Some problems here. First, only place I know of with 5 pts is California. We do 6-8 here in florida. Second, I dont recall EVER having all my tele pts being walky talky. A normal breakdown for my old floor would be 3 total cares and 3 walky talkys. The walky talkys were ALWAYS high risk fall pts. Third, ICU pts might on the whole be more critical but dont kid yourself, all those codes and rapid responses in hospitals are coming from the floors. The floors are basically just holding tanks for codes. Often, my pts up on tele looked worse than my ICU pts. Drips, vent, propofol= smooth sailing. On the floor you got a dude with HH 7 on dialysis and bp of 200/100 and have to accomplish the same mission using po or iv push meds.

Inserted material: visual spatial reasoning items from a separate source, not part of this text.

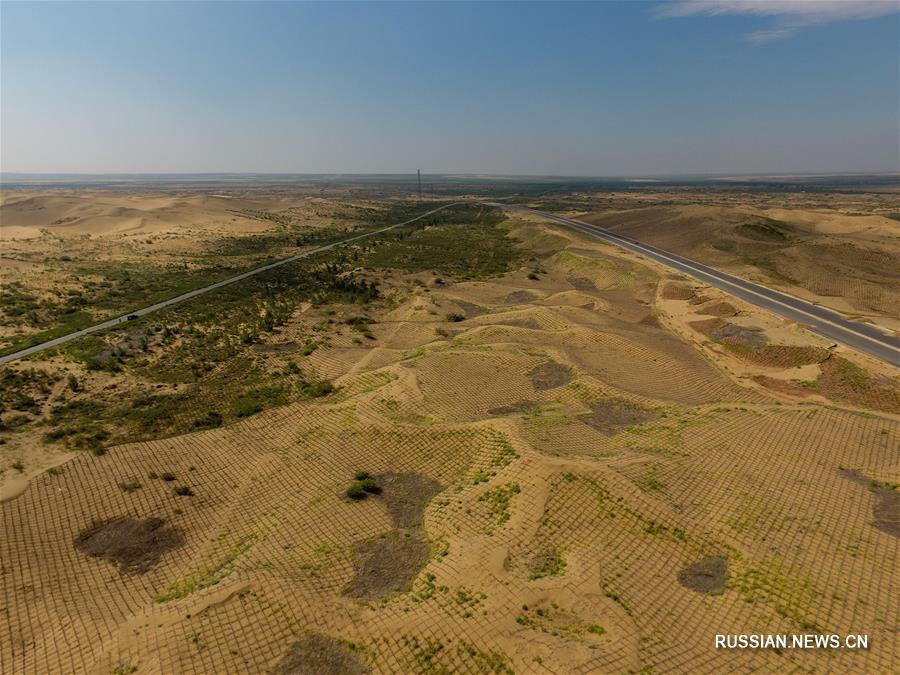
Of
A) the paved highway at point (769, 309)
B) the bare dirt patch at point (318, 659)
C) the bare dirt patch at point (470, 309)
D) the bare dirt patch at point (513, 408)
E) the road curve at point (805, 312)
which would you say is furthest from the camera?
the bare dirt patch at point (470, 309)

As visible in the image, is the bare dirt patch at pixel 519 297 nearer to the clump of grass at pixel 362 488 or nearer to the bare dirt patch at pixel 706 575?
the clump of grass at pixel 362 488

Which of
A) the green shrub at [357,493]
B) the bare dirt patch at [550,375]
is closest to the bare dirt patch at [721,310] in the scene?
the bare dirt patch at [550,375]

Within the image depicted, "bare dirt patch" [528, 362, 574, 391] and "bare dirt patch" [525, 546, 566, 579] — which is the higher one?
"bare dirt patch" [528, 362, 574, 391]

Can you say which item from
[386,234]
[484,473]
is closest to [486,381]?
[484,473]

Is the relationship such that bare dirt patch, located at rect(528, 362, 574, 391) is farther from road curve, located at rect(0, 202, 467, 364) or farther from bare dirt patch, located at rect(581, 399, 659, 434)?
road curve, located at rect(0, 202, 467, 364)

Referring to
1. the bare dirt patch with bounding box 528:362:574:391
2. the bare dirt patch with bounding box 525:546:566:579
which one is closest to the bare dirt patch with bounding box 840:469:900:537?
the bare dirt patch with bounding box 525:546:566:579

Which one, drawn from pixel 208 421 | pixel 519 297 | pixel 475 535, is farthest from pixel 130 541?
pixel 519 297

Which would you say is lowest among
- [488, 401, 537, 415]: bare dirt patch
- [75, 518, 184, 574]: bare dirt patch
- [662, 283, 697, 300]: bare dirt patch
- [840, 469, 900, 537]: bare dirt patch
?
[75, 518, 184, 574]: bare dirt patch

I currently fit the description of ICU to Floor cause I work in CVICU full time and do tele per diem at another hospital. Im an ICU noob of 6 months and once I hit my year experience and qualify for ICU perdiem I hope to never do tele again.

So Ive done tele to Icu to Tele. I think if a ICU RN was doing tele for money or cause they had to they would need to plan on taking 3-6 months to learn the speed. Some people just never get the speed and they are the ones finishing their tele shifts at 1030 everyday!

I totally agree with the bolded. At my hospital, our Stepdown unit had the most Rapid Responses called in the hospital out of ALL the other units. Our pts were one step away from being a rapid response majority of the time. Alot of our pts were on drips (at a set rate, no titrate) and Bipap. Alot of them were trainwrecks waiting to happen. Either they came from ER that way, or they were transferred from ICU because they were no longer on a pressor or a vent, so off the Stepdown they go. Less than 24 hours, they are being transferred back to ICU to go back on the vent or the pressor, or both.

We got some critical pts on our Stepdown unit and then you have to juggle that patient with the 2-3 other ones you have.